■ **What is asked**: Print all entries precisely as they are written.

■ **Task data**:
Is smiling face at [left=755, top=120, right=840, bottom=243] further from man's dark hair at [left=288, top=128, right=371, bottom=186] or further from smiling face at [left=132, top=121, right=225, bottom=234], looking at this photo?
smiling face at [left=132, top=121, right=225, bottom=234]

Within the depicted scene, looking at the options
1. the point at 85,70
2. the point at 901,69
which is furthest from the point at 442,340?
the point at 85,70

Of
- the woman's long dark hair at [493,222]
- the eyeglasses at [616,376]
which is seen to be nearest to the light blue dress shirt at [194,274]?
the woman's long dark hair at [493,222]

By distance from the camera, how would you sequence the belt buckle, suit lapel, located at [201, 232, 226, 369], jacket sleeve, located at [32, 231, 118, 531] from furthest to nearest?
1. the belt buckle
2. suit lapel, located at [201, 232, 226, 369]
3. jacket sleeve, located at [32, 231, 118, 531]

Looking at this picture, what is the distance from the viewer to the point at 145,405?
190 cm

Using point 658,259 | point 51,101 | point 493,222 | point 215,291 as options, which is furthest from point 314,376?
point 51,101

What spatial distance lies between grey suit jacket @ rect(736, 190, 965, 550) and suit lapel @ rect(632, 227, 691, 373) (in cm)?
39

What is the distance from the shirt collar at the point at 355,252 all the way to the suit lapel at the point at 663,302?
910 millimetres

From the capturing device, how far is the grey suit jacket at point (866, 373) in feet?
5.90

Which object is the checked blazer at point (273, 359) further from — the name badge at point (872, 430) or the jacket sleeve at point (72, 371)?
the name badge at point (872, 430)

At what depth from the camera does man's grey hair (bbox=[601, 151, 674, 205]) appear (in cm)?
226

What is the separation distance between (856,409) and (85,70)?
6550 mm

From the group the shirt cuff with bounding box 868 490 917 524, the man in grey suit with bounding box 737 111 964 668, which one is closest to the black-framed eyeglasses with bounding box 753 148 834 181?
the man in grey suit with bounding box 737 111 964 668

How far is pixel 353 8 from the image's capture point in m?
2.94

■ **Exercise answer**:
Is smiling face at [left=755, top=120, right=840, bottom=243] further from man's dark hair at [left=288, top=128, right=371, bottom=186] or further from smiling face at [left=132, top=121, right=225, bottom=234], looking at this photo?
smiling face at [left=132, top=121, right=225, bottom=234]

Within the depicted scene, looking at the options
1. the point at 85,70
2. the point at 901,69
which is furthest from the point at 442,340?
the point at 85,70

Of
- the woman's long dark hair at [493,222]
- the eyeglasses at [616,376]
which is seen to be nearest to the light blue dress shirt at [194,274]?
the woman's long dark hair at [493,222]

By distance from the camera, how would you sequence the belt buckle, suit lapel, located at [201, 232, 226, 369], jacket sleeve, located at [32, 231, 118, 531] from furthest to nearest?
1. the belt buckle
2. suit lapel, located at [201, 232, 226, 369]
3. jacket sleeve, located at [32, 231, 118, 531]

Looking at this picture, what is the distance from the viewer to the point at 145,405?
190 cm

Using point 658,259 | point 51,101 | point 493,222 | point 215,291 as options, which is furthest from point 314,376?
point 51,101

What spatial distance lies between grey suit jacket @ rect(736, 190, 965, 550) and suit lapel @ rect(632, 227, 691, 373) (in cm)?
39

What is the distance from the shirt collar at the point at 355,252 all the way to the suit lapel at the point at 663,302?
910 millimetres

From the capturing device, how far is the grey suit jacket at point (866, 373) in feet?
5.90

Which object is the checked blazer at point (273, 359) further from — the name badge at point (872, 430) or the jacket sleeve at point (72, 371)?
the name badge at point (872, 430)

At what depth from the camera does man's grey hair (bbox=[601, 151, 674, 205]) appear (in cm)?
226

What is the separation distance between (856,409) and (85,70)?
6550 mm

From the group the shirt cuff with bounding box 868 490 917 524, the man in grey suit with bounding box 737 111 964 668, which one is closest to the black-framed eyeglasses with bounding box 753 148 834 181?
the man in grey suit with bounding box 737 111 964 668

How far is pixel 353 8 from the image's capture point in m?
2.94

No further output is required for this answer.